I had always been complaining about the crap broadband speed we got—about 150~200 KB/s downloading from most sites—but now I understand what real pain-in-the-arse means. Last night, I was downloading a file at 4 KB/s. The second file I downloaded was progressing at 0.5 KB/s. All this is due to the bloody rich firm that provides the bad service. They have no competition to face in the industry so it doesn't matter what price they set or what service they give, we all have to pay them. Die.
And to add to all the slow Internet killing my mood, I accidentally bidded on a 1 GB MP4 player on TradeMe when I thought it was a 2 GB. It wasn't purely my fault since that auction came up in the search results when I entered "2GB MP4 player". Anyhow, I won that at $57 NZD and realised I made a mistake fighting over it with another bidder. I then went after the 2 GB one I really wanted and won it at $59 NZD. Yeah. $2 for 1 GB upgrade. I should laugh? Heee.

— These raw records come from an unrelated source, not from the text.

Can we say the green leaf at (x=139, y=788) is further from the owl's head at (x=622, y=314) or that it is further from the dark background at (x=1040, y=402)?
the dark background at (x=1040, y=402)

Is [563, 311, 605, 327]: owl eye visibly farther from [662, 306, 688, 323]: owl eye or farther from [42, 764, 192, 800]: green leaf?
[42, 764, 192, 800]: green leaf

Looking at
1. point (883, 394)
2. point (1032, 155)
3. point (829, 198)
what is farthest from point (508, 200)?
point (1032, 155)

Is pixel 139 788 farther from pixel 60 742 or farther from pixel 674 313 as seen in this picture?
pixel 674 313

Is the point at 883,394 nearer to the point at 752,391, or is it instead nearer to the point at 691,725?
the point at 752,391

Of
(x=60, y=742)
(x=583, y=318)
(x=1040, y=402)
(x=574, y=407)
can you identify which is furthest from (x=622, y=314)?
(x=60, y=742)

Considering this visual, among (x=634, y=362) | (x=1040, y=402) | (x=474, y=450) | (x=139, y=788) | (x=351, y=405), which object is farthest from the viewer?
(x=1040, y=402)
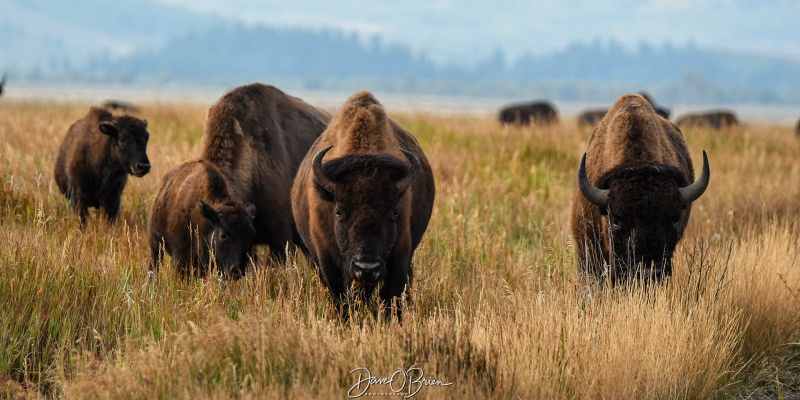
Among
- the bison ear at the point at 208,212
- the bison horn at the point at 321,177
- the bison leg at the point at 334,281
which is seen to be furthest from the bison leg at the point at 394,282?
the bison ear at the point at 208,212

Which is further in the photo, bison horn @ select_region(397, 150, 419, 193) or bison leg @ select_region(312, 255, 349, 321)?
bison leg @ select_region(312, 255, 349, 321)

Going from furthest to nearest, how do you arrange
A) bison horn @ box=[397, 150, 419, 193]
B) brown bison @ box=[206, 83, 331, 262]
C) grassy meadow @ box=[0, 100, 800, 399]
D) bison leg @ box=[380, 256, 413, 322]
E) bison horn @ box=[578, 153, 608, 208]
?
brown bison @ box=[206, 83, 331, 262] → bison horn @ box=[578, 153, 608, 208] → bison leg @ box=[380, 256, 413, 322] → bison horn @ box=[397, 150, 419, 193] → grassy meadow @ box=[0, 100, 800, 399]

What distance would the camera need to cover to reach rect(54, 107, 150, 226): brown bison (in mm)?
10898

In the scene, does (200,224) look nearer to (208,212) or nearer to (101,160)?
(208,212)

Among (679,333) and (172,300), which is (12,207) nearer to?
(172,300)

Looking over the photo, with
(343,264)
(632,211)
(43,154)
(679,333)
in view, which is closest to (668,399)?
(679,333)

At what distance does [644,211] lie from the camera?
710 centimetres

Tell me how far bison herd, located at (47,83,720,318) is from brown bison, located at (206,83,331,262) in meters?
0.01

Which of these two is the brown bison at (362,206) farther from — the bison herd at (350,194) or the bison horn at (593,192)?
the bison horn at (593,192)

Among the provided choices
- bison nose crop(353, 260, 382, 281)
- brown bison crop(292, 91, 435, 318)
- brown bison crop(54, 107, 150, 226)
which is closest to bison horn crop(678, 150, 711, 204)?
brown bison crop(292, 91, 435, 318)

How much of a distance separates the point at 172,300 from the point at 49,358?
0.98 metres

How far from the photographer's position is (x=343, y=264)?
22.2 feet

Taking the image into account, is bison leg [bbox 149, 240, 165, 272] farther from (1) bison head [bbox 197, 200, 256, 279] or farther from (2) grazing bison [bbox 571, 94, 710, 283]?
(2) grazing bison [bbox 571, 94, 710, 283]

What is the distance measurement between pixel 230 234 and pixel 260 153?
55.4 inches
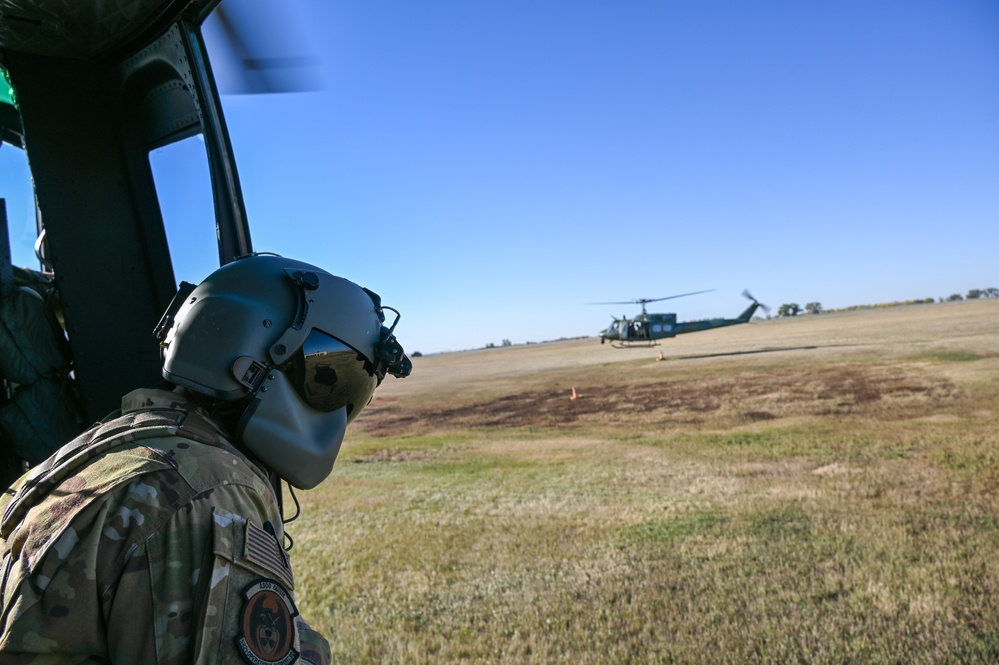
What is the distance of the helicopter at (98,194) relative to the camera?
2.87 meters

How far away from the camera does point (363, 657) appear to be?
455 centimetres

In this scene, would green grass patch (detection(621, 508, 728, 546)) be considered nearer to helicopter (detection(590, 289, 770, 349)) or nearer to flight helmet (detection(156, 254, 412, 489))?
flight helmet (detection(156, 254, 412, 489))

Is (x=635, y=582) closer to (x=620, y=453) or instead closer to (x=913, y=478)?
(x=913, y=478)

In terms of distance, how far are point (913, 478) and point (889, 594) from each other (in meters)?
3.85

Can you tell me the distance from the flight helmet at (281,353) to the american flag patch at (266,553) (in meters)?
0.34

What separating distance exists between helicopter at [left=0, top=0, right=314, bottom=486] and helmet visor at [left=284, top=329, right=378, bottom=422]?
1227 mm

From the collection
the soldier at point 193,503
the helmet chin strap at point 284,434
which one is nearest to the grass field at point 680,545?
the helmet chin strap at point 284,434

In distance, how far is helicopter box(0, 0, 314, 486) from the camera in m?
2.87

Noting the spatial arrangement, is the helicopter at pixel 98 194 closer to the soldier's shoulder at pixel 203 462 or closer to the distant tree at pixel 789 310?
the soldier's shoulder at pixel 203 462

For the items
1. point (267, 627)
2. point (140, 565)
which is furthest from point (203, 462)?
point (267, 627)

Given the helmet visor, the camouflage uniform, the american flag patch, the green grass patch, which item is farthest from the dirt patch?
the camouflage uniform

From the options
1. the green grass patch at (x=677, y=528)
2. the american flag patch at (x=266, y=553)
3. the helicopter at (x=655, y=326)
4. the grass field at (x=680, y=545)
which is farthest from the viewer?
the helicopter at (x=655, y=326)

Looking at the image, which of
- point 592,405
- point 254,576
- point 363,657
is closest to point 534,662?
point 363,657

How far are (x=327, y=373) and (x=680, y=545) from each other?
17.6 ft
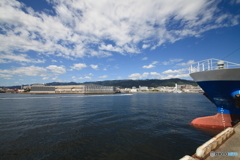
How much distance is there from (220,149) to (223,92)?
10481mm

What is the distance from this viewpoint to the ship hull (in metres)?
13.7

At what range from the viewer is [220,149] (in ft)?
23.6

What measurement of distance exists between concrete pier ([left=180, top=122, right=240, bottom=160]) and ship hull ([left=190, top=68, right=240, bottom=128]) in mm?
7413

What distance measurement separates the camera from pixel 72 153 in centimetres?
1002

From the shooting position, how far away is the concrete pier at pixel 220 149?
20.5 feet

But, no.
It was the same seller that listed the items and I mailed him straight afterwards asking if we could please cancel the trade and I would be willing to pay any costs he had incurred in listing the auction, which would amount to something no more than $3.95. And he replied me:
Please pay $10 (admin and restocking charge) to our bank account
"Admin and restocking charge" my ass. It was just a Chinese guy bringing cheap MP4 players in from China and reselling here for triple or quadruple the price and he's charging a sixth of the item's price for some admin and "restocking" crap. The item hasn't even been dispatched! I shall now give the 1 GB MP4 player to my friend who doesn't have one since if I do resell the item, I don't think I'd find another stupid girl who'd bid up to $57 for it thinking it was a 2 GB.
So now, I am broke again. But at least I'll now treasure my 200 KB/s download speed to come in two days. (Perhaps only for a week in, though.)